**Written request:** Make an exact copy of all the entries, with the pictures left out.

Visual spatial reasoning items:

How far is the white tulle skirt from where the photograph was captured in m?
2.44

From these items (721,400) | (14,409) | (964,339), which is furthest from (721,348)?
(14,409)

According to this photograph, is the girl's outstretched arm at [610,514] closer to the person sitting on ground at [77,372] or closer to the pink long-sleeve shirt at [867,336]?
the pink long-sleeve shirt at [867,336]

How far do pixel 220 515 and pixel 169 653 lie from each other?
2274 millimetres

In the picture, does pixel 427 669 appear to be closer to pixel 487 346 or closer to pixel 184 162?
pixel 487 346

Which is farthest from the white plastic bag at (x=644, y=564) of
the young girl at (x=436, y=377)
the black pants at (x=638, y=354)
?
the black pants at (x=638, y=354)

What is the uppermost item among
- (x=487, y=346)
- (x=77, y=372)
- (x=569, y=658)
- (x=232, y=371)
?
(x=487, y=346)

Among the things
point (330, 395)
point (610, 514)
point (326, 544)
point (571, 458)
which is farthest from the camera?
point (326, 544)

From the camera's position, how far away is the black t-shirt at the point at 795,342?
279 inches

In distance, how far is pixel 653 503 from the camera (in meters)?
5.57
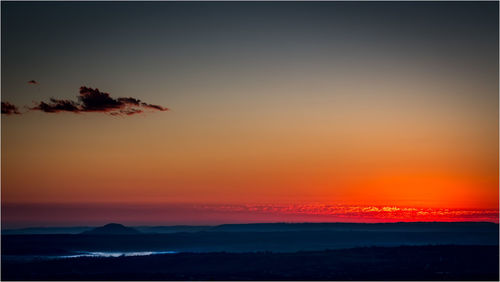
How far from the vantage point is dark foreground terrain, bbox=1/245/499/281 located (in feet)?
149

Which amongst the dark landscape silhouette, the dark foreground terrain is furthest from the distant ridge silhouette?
the dark foreground terrain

**Finished task:**
How far is the white tulle skirt from where the photograph was captured in m?
2.44

From these items (721,400) | (14,409) | (964,339), which is furthest from (721,348)?
(14,409)

According to this photograph, is the girl's outstretched arm at [610,514] closer to the person sitting on ground at [77,372] or closer to the pink long-sleeve shirt at [867,336]?
the pink long-sleeve shirt at [867,336]

How far do pixel 220 515 and pixel 169 653 lie from each other?
2274 millimetres

In the picture, does pixel 427 669 appear to be closer to pixel 487 346 or closer to pixel 184 162?
pixel 487 346

Which is farthest from the white plastic bag at (x=644, y=564) of
the young girl at (x=436, y=377)
the black pants at (x=638, y=354)
?
the black pants at (x=638, y=354)

What is the uppermost item among
- (x=487, y=346)
- (x=77, y=372)
- (x=569, y=658)
- (x=232, y=371)
?
(x=487, y=346)

Among the things
point (330, 395)
point (610, 514)
point (326, 544)
point (571, 458)
which is farthest from the camera?
point (326, 544)

From the camera's position, how far away is the black t-shirt at the point at 795,342?
279 inches

In distance, how far is pixel 653 503 from the camera (in meters)?
5.57
How far from the vantage point is dark foreground terrain, bbox=1/245/499/281 located (in feet)?
149

Which amongst the dark landscape silhouette, the dark foreground terrain is furthest from the distant ridge silhouette?
the dark foreground terrain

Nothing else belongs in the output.